Required work: In the article about Xi Jinping's anniversary speech, rewrite the paragraph that begins "In the speech, Xi Jinping traced" as a short list of its main facts.

In a speech marking the Communist Party's 105th anniversary, Xi Jinping sorted a century of Party rule into four eras and claimed the newest one for himself.
Published: July 14, 2026
Xi Jinping Rewrites Communist Party History
On March 19, 2018, during a plenary session of the 13th National People's Congress, China's rubber-stamp legislature, in the Great Hall of the People in Beijing, newly appointed deputy prime minister Han Zheng (front row, far right) leads then deputy prime ministers Sun Chunlan, Hu Chunhua, and Liu He, along with then state councilor Wei Fenghe, as they prepare to take their oaths of office. (Image: Etienne Oliveau/Getty Images)

On July 1, 2026 Xi Jinping marked the Party’s 105th anniversary with a roughly forty-minute address at the Great Hall of the People, the Party’s ceremonial hall on the edge of Tiananmen Square in Beijing. State media cast it as a triumphant review of the Party’s history, but overseas critics drew a sharper conclusion: In the speech, Xi sorted more than a century of Communist Party rule into four eras and reserved the newest for himself, a framing they say is meant to rank him alongside Mao Zedong as the founder of a historical epoch. The same address, they argue, revealed a ruler who now governs by permanent struggle, whose anti-corruption campaign keeps devouring his own lieutenants, and who can no longer count on the “absolute loyalty” he demands.

In the speech, Xi Jinping traced more than a hundred years of Chinese Communist Party history and, in a single sentence, split it into four eras. He spoke for roughly forty minutes at the anniversary gathering, according to the Party’s official news agency, Xinhua, running through the Party’s self-proclaimed “achievements” since its 1921 founding. The sentence that drew notice abroad invoked the “great practice” of revolution, construction, reform, and what the Party calls the “new era.” Through all of it, Xi said, “the Party led the people through untold hardships and successfully opened up and held to the path of socialism with Chinese characteristics.”

Data supplied:

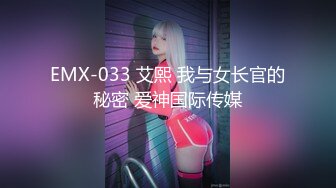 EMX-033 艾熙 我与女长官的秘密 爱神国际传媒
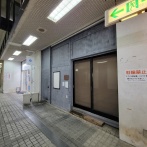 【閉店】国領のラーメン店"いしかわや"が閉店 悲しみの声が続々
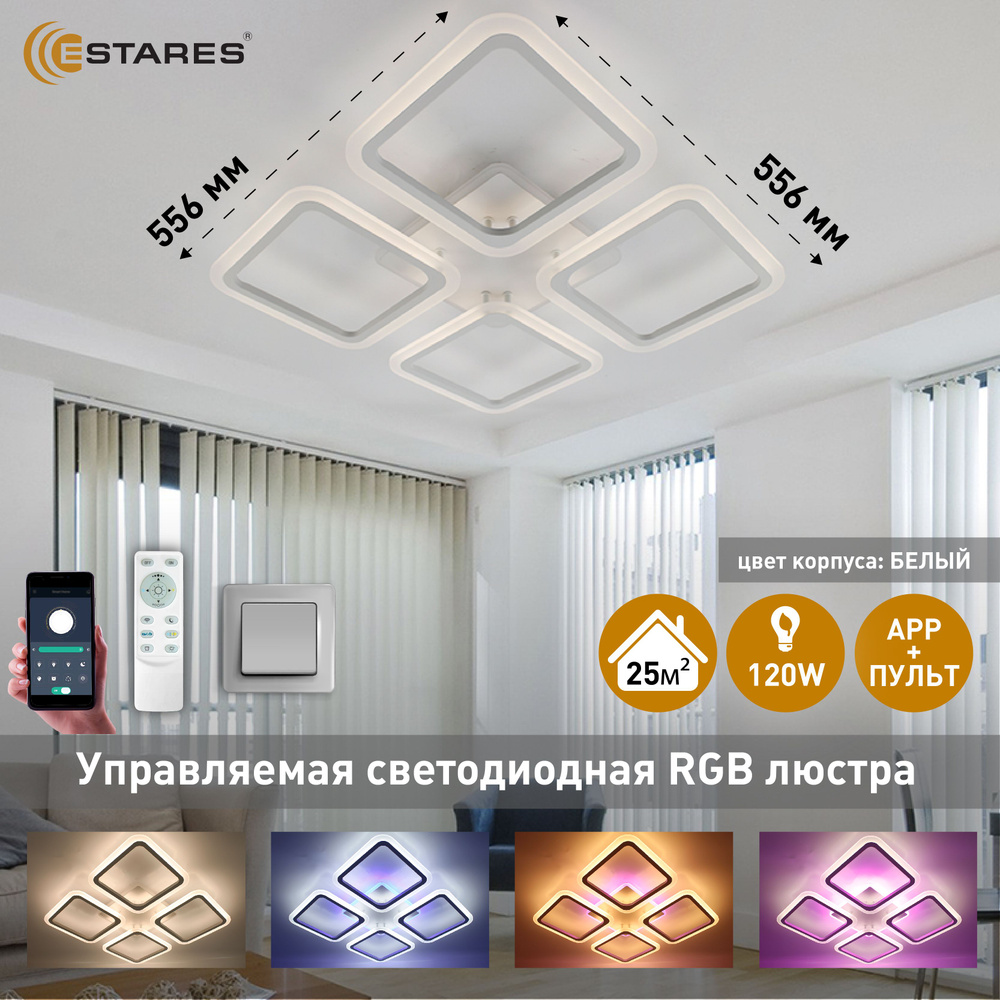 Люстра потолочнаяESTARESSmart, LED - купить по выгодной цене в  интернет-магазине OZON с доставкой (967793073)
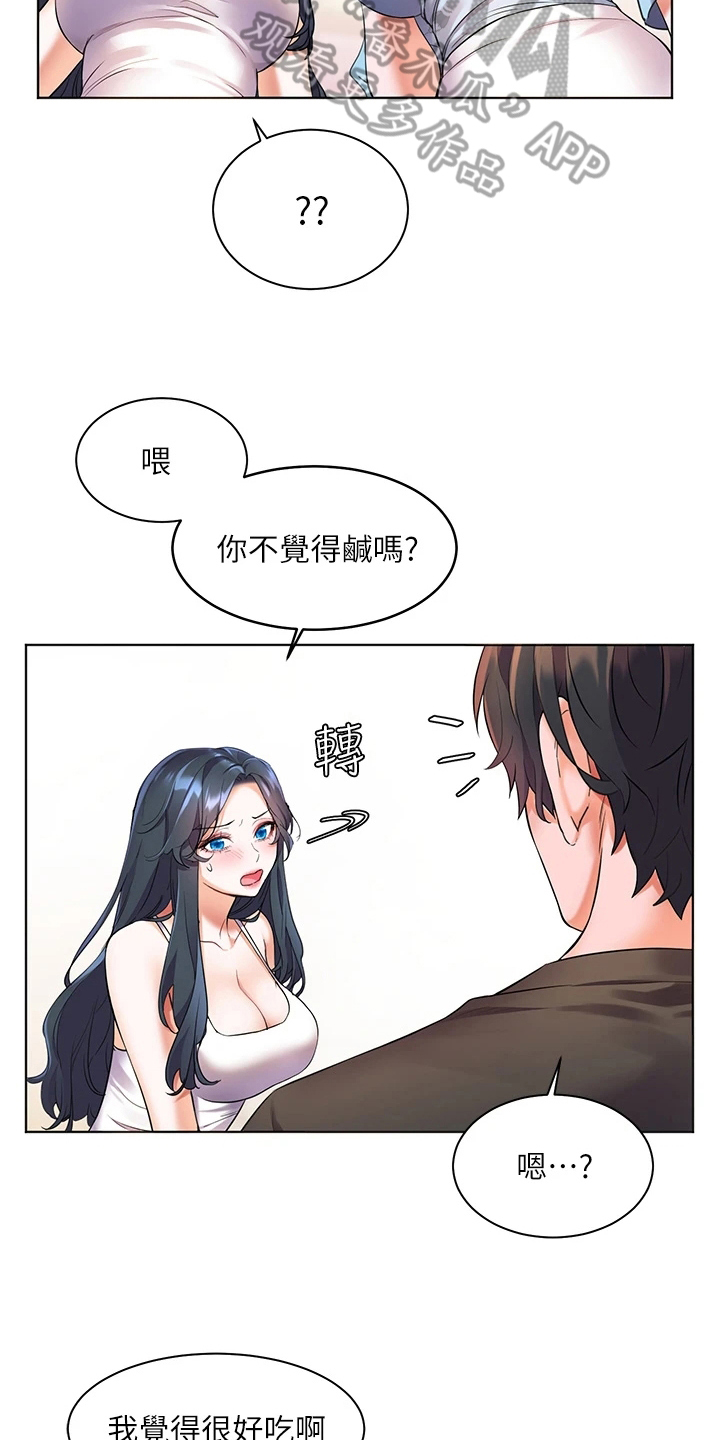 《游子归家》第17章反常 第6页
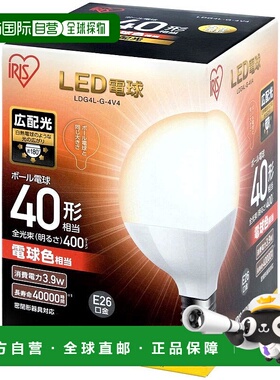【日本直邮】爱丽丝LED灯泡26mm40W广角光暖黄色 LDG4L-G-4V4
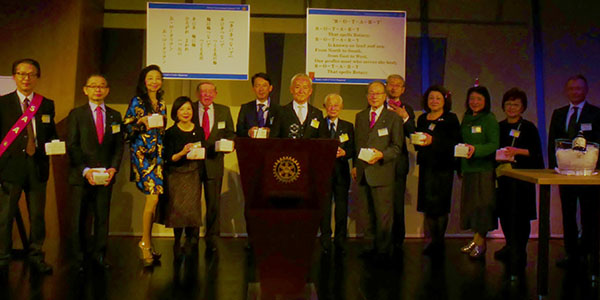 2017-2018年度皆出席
* * *
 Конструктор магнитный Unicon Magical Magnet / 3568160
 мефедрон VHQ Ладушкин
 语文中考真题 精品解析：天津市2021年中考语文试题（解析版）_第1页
==
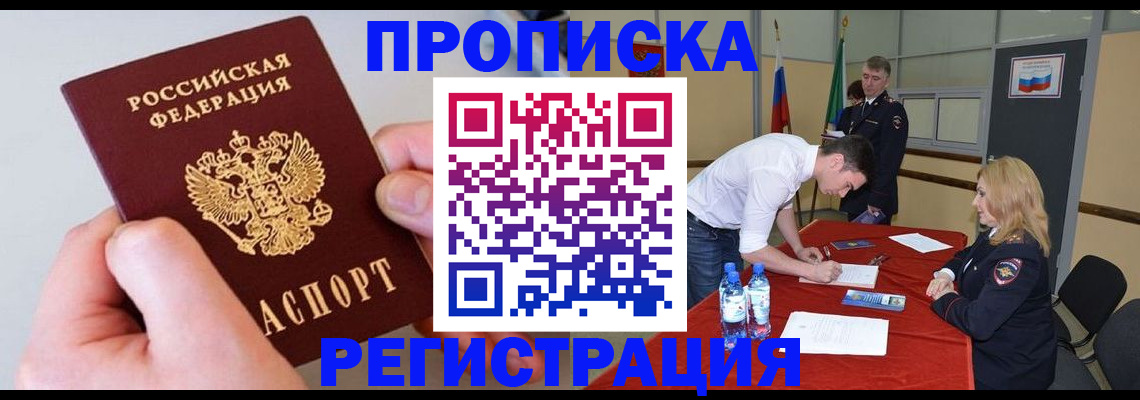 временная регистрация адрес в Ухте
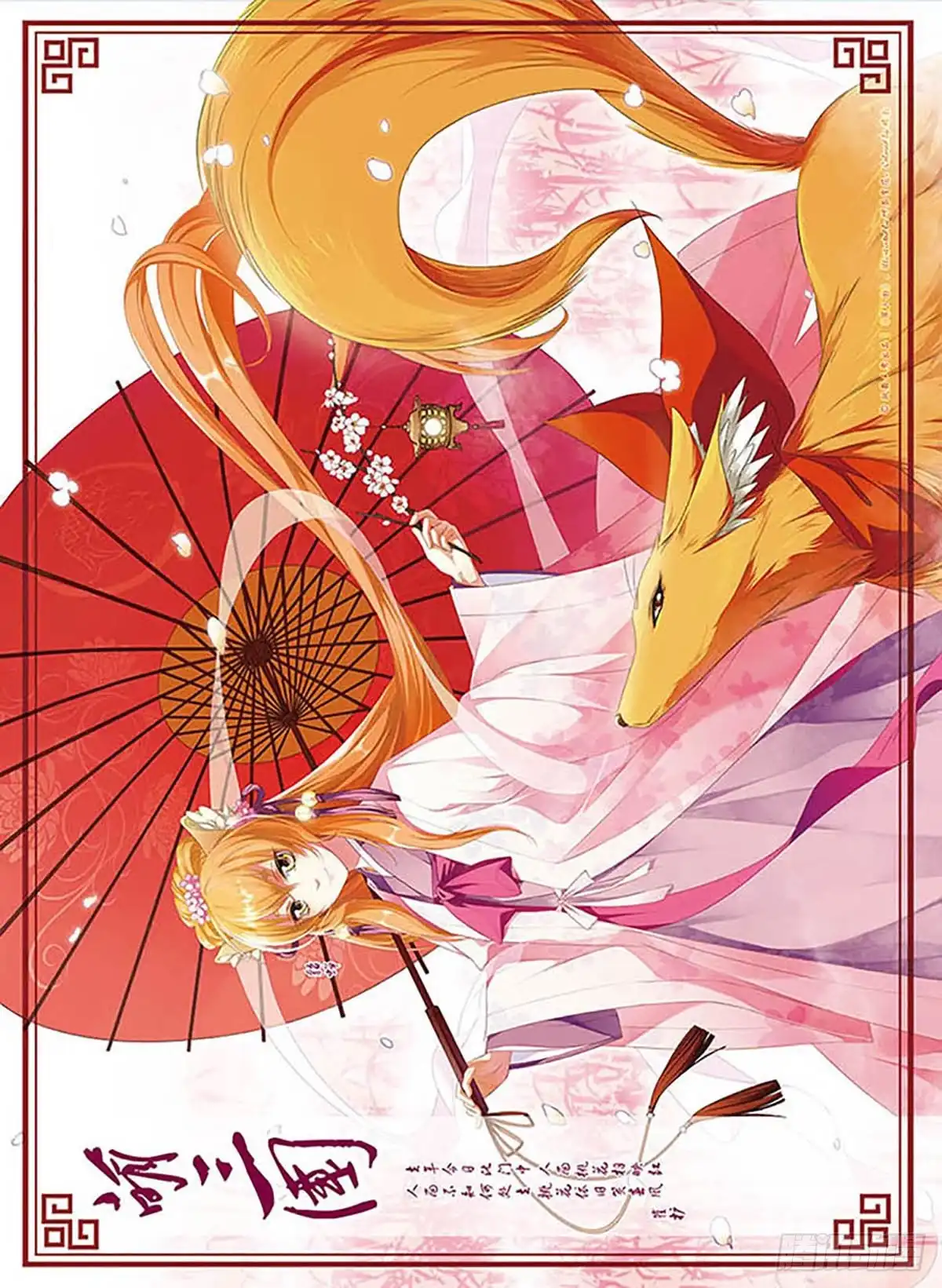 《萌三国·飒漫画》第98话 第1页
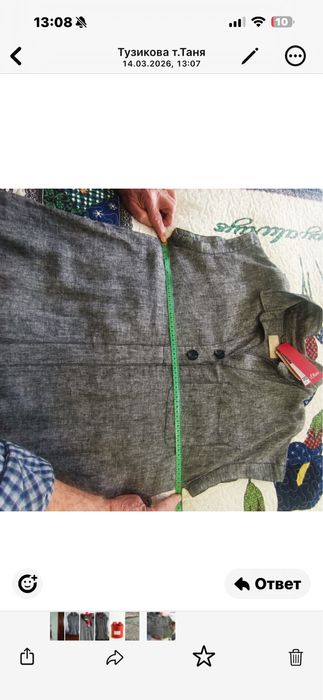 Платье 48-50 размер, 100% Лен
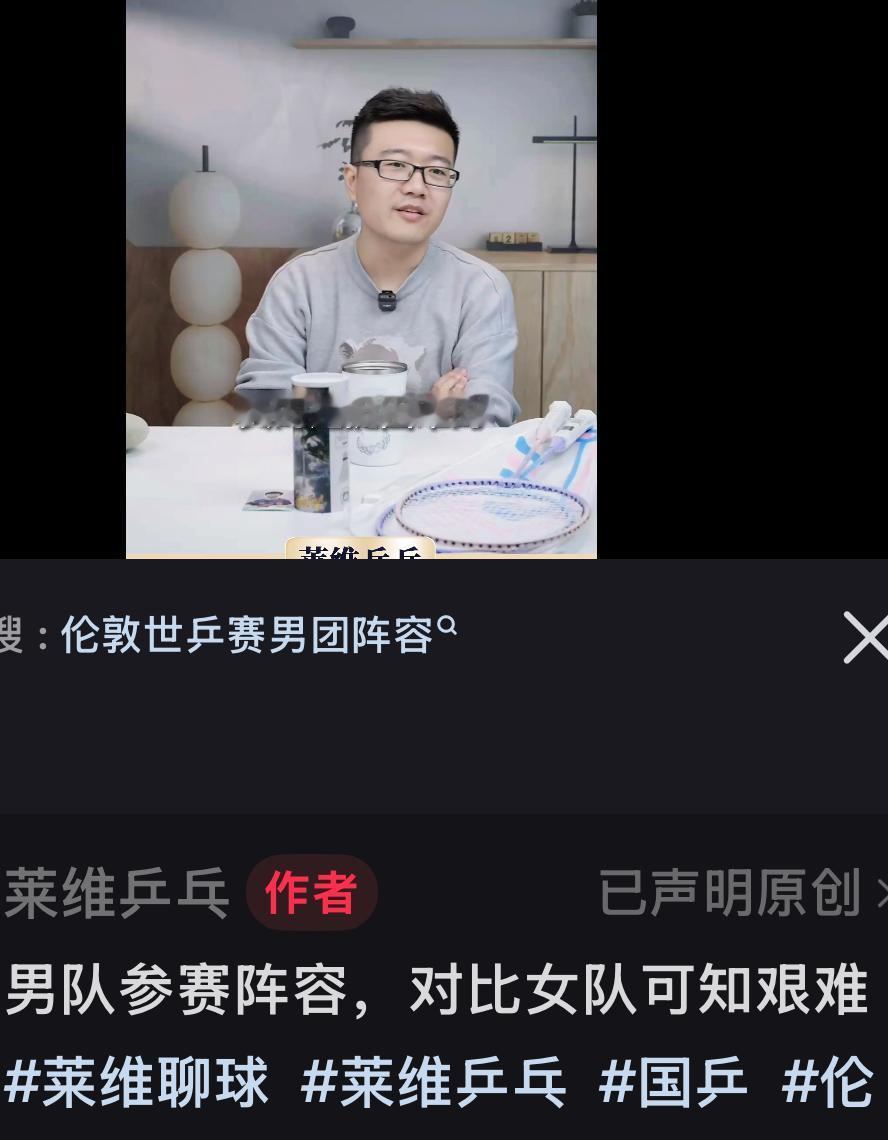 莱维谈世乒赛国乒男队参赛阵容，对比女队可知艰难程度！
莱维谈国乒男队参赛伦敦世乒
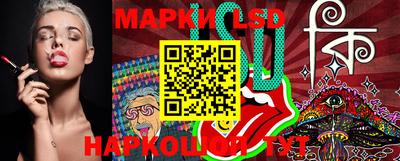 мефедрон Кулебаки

Answer to the problem:
- In one sentence, Xi Jinping split more than a hundred years of Chinese Communist Party history into four eras.
- Xinhua, the Party's official news agency, reported that he spoke for about forty minutes at the anniversary gathering.
- He reviewed the Party's self-proclaimed "achievements" since its founding in 1921.
- The sentence that drew notice abroad named the "great practice" of revolution, construction, reform, and the "new era."
- Xi said that through all of it, "the Party led the people through untold hardships and successfully opened up and held to the path of socialism with Chinese characteristics."